Both member methods and unbound methods can be escaped. There are two escape method operators, one for member methods and one for unbound methods. Escaping a member method uses the binary escape operator (->\), while escaping an unbound method uses the unary escape operator (\).

#lv->\meth
// => // Produces a reference to the member method "meth" of the object in local "lv"

\meth
// => // Produces a reference to the unbound method "meth"

When a member method is escaped, the resulting value is bound to that target object. This ensures that when the resulting value/method is invoked, that the current “self” will be the object from which the method was escaped. Additionally, if there is more than one method defined under the given name, all of the methods are retrieved. This permits multiple dispatch to be used with an escaped method.

The right-hand method name operand can come from the result of any expression. When using such a dynamic method name, the expression must be surrounded in parentheses to disambiguate.

#lv->\(meth + 'name')
// => // Produces a reference to the member method whose name matches the
//       result of appending "name" to the value returned by "meth"
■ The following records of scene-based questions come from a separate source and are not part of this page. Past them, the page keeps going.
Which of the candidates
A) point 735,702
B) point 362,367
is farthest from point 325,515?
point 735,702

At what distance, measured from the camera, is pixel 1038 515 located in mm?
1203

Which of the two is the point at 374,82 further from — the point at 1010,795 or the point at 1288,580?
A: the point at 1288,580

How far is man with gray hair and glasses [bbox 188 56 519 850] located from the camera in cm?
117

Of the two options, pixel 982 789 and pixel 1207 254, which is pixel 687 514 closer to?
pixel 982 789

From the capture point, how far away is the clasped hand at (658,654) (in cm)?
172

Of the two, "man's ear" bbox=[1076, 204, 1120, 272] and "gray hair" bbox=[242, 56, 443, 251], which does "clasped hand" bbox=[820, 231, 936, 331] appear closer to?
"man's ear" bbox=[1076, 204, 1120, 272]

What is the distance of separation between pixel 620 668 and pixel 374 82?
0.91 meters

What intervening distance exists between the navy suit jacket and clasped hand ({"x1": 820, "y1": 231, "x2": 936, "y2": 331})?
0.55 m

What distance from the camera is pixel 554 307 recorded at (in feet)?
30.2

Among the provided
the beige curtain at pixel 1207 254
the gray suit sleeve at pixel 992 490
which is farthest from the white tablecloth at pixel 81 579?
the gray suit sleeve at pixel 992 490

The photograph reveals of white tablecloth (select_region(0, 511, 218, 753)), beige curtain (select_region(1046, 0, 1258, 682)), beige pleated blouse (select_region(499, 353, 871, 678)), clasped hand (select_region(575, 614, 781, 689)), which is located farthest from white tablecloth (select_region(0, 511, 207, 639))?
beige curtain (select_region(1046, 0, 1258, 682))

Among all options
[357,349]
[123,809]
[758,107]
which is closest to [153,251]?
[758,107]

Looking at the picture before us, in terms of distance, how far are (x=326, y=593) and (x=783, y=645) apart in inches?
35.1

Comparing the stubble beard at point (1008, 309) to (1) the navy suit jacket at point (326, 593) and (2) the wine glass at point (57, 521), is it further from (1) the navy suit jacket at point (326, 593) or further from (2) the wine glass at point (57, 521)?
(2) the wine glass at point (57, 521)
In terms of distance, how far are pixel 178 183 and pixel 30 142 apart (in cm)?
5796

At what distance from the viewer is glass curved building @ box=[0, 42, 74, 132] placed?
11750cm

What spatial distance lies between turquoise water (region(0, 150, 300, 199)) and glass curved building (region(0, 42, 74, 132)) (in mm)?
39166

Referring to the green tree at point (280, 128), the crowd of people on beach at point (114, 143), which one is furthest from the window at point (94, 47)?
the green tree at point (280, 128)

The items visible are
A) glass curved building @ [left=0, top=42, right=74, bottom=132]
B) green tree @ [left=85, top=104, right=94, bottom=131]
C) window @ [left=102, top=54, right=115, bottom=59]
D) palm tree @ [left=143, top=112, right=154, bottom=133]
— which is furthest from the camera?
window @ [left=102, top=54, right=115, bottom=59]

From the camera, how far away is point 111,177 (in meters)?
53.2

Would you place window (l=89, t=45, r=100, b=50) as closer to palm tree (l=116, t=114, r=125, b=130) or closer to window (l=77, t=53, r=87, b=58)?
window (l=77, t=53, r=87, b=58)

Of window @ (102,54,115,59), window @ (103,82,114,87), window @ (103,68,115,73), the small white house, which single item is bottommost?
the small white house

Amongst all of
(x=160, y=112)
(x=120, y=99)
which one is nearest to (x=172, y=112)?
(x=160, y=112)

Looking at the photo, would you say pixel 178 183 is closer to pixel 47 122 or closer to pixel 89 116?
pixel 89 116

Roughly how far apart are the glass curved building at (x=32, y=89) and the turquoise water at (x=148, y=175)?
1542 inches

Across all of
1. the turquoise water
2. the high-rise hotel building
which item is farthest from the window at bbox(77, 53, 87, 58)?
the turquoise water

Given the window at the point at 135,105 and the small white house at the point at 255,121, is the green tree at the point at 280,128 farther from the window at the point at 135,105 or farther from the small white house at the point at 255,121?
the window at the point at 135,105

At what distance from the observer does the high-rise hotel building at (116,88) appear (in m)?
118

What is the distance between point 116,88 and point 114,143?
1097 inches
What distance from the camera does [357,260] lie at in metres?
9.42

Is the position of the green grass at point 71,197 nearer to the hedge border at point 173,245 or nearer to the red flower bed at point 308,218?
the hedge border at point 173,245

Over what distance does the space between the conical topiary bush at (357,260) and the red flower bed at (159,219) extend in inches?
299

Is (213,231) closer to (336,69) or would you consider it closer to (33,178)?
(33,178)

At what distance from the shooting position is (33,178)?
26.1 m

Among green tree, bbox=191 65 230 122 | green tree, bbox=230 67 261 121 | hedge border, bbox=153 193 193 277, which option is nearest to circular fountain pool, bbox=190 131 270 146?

Although the escape operators are used to find methods by name, the object produced by the operators is a memberstream. This object manages the finding of the desired method, the potential bundling of the target object (in the case of ->\), and the execution of the method when the memberstream is invoked.

Additional Syntax

There are several other operator-like syntax elements that will be described in detail in later sections of this document. Many of them apply in limited situations or special contexts and so are beyond the scope of this chapter.